The U.K. government and the Church of England are reportedly in a great row over the refugee crisis, with bishops demanding that the government admit tens of thousands more people.
The Guardian reported on Monday that U.K. Prime Minister David Cameron is upset with the Church of England's criticism of his government, and said that he could not agree to the bishop's plea for the country to admit 50,000 more refugees.
"On the bishops no one has more respect for the bishops than me. But on this occasion, I think they are wrong and I will say so very frankly," Cameron declared.
"I think the right thing to do is to take 20,000 refugees from the camps. If you become part of the mechanism distributing people around the EU you are encouraging people to make that dangerous journey," he continued.
"I would now like to see the bishops make a very clear statement … which is Britain has fulfilled our moral obligations by making a promise to the poorest countries and the poorest people in the world of spending 0.7 percent of our gross national income on aid. How many other of the other big countries that made that promise have kept that promise. So let us hear an in-depth intervention from the bishops on that issue."

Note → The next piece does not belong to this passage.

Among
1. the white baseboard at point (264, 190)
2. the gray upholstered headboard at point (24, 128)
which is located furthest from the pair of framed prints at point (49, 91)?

There are close to 4 million refugees in neighboring countries to Syria and Iraq hoping to be relocated to Europe. The refugees are fleeing civil war and terrorism at the hands of the Islamic State and other groups, and have received different responses from European countries.
While some nations, like Germany, have promised to take in close to 800,000 refugees, others, like Hungary, have kept their borders closely guarded, stating that they need to follow safety measures, and claiming that they do not have the resources to care for the tens of thousands of people making their way across Europe.
The CofE bishops released a letter to Cameron in September, reminding the U.K. government that England has always been open to foreigners seeking refuge from oppression and tyranny.
The bishops said that the number of refugees welcomed in by the government over the next five years should be increased from 20,000 to 50,000, and promised that they will do their part, by making churches and congregations open to receiving and housing the asylum-seeking families.
"From what we see in congregations across the United Kingdom we are confident that the country stands ready and willing to support the government to be even more ambitious as it responds to this historic crisis," the letter stated.
The Archbishop of Canterbury Justin Welby has also strongly spoken out on the issue, reminding Christians that Jesus Christ Himself was a refugee fleeing war and persecution.
"As a Christian who leads the Church of England, it is something he feels absolutely passionate about," a spokeswoman for Welby said back in September.
"As the archbishop has said, Jesus was a refugee, and there are refugees here who are desperate for sanctuary from war-torn places and the archbishop is completely torn about their situation and wants to make a difference."
As part of the effort to welcome refugees, Welby said that he will open up the doors of Lambeth Palace in London, where he resides, to at least one or two families.